## SUPPLIED INFORMATION
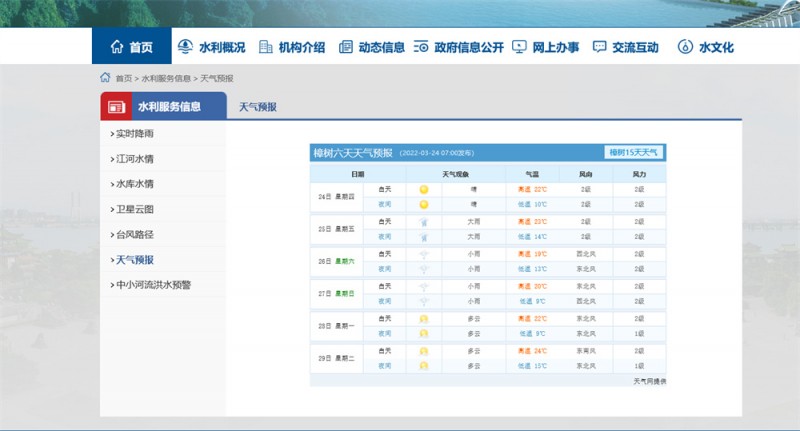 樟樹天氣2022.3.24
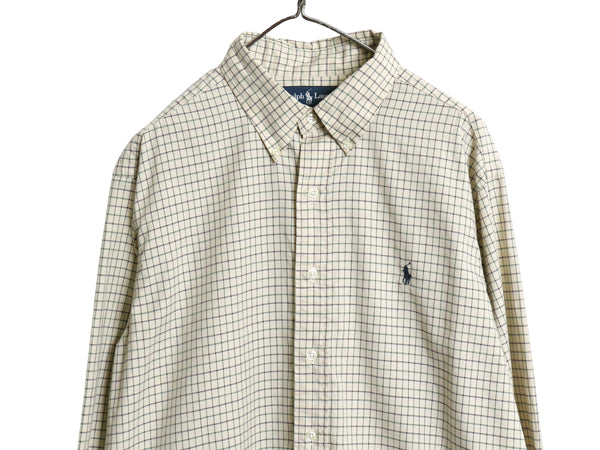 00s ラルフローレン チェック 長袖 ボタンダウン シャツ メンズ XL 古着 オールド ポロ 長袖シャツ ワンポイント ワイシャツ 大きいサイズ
* * *
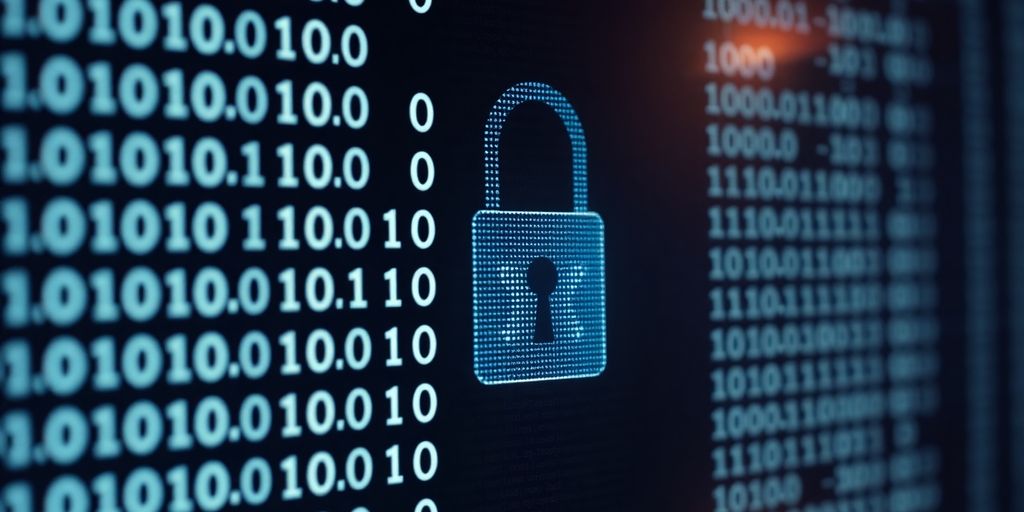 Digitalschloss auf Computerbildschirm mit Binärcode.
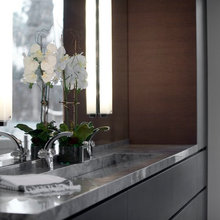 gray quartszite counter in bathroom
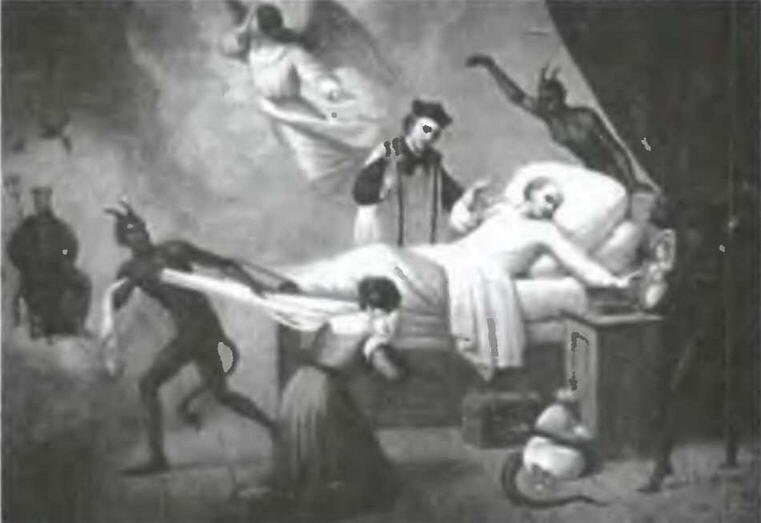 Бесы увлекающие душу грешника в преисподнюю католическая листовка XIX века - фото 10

## BRIEF
Return the stretch of data that begins with the line showing "樟樹天氣2022.3.24" and goes on through the line showing "00s ラルフローレン チェック", exactly, with pictures removed.

## SOLUTION TO THIS PROBLEM
 樟樹天氣2022.3.24
 00s ラルフローレン チェック 長袖 ボタンダウン シャツ メンズ XL 古着 オールド ポロ 長袖シャツ ワンポイント ワイシャツ 大きいサイズ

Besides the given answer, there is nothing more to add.